Sorry, was just about to jump in a meeting so I answered a bit quickly. Reading back, I realize that I should have been a little more thorough in my answer…
Whenever a workflow process is triggered by new files, it takes a snapshot of all files in the monitored folder. It then processes that list and once it’s done, it goes back one more time to see if new files have come in while the processing was going on. It builds a new snapshot of all the files, processes them and the entire procedure is repeated until no more files are found.
Imagine that this process is not self-replicating: that means each file will be processed sequentially. In that case, it would be much more efficient to have separate processes monitoring their own folder because then you would process all folders in parallel. I think that’s a pretty clear cut argument in favor of having multiple processes.
But if the process is self-replicating (for argument’s sake, let’s say it is set to have up to 10 self-replicated instances and the folder contains 100 files), then after the snapshot has been taken, 10 instances of the process are created and each of them is handed 10 files. Which means the files are processed in parallel. Now what’s the difference between those 10 self-replicated processes, and 10 separate processes? Well… not much. As I stated in my initial answer, the self-replicated process might be very slightly slower than a standard process because it first has to be cloned before it can start processing its share of files. The cloning procedure takes milliseconds… at most.
That’s why I stated having multiple separate processes may fare marginally better, but not by much.

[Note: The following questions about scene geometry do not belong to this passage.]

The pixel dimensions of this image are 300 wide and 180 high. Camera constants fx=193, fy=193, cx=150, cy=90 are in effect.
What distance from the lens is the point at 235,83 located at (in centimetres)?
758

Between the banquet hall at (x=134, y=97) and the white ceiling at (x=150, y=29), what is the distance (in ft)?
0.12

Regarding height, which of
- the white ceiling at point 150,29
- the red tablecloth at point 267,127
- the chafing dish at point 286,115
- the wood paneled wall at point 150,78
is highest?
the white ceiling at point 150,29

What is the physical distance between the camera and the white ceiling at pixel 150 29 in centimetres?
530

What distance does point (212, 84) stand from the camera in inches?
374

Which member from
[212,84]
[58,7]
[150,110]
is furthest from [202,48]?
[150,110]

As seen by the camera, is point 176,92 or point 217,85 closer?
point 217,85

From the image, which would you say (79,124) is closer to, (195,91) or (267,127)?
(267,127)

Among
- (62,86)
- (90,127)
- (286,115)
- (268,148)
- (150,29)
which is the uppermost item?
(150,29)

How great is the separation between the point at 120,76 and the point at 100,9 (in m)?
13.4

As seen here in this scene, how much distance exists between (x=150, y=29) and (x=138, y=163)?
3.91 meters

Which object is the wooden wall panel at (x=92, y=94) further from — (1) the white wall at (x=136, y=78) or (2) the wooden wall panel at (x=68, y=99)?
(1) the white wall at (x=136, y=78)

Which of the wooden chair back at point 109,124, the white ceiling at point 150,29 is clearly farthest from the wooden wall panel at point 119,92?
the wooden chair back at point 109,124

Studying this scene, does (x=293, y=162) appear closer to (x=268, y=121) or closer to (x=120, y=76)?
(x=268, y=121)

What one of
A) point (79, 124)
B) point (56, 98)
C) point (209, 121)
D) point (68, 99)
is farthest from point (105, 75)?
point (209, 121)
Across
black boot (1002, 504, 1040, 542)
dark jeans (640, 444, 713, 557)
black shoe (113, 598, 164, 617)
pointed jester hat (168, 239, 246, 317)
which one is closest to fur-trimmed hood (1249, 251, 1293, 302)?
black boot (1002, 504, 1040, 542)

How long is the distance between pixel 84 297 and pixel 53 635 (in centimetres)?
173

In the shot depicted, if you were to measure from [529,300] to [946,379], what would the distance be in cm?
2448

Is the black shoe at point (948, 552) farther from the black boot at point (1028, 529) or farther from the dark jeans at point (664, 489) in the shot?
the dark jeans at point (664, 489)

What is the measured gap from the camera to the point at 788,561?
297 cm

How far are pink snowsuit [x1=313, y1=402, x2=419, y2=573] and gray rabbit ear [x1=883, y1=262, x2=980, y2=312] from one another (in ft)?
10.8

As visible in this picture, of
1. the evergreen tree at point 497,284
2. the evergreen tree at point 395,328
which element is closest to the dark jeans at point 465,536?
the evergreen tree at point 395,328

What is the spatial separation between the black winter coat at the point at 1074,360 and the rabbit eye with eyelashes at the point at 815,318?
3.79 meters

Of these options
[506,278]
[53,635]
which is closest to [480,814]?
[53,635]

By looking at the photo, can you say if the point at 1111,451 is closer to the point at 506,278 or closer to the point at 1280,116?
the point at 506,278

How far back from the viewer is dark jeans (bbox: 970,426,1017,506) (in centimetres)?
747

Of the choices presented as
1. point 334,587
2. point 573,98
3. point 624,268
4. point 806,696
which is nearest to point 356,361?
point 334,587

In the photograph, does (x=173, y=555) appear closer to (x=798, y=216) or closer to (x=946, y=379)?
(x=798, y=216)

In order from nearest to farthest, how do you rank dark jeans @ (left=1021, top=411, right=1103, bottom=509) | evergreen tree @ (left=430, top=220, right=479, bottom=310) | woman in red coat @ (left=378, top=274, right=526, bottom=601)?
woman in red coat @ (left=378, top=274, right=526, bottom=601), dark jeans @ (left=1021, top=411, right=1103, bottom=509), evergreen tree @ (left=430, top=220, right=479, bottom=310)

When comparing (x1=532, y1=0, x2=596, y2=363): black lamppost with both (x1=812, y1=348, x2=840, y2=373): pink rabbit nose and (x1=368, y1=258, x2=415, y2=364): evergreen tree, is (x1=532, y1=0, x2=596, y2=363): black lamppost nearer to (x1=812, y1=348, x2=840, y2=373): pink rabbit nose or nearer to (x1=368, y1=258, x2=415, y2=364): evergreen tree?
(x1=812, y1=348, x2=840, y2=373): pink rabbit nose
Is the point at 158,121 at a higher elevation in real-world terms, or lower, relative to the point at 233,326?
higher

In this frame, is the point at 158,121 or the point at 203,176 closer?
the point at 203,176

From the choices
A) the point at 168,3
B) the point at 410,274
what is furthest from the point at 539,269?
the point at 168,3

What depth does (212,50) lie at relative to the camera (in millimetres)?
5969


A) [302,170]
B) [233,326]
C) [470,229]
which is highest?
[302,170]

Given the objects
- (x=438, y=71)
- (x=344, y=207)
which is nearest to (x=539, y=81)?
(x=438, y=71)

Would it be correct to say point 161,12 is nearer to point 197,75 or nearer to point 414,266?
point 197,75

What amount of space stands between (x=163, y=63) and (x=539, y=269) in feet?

I personally prefer to use less processes and rely heavily on the self-replication feature. It makes managing and maintaining processes much easier. However, if using a single self-replicating process means that you have to add several conditions inside that process to account for the variations in processing different types of data files, then you might start seeing a more obvious difference in performance.
That’s because every condition takes milliseconds to resolve (and sometimes it can be several milliseconds, for instance if the condition needs to extract some content out of a PDF). For a single file, it won’t make much of a difference. But after a few thousand files, those extra operations add up.
In that case, you’re better off with separate processes.
Not the clear-cut answer you were expecting, I’m sure, but at least now you have more info on which to base your implementation.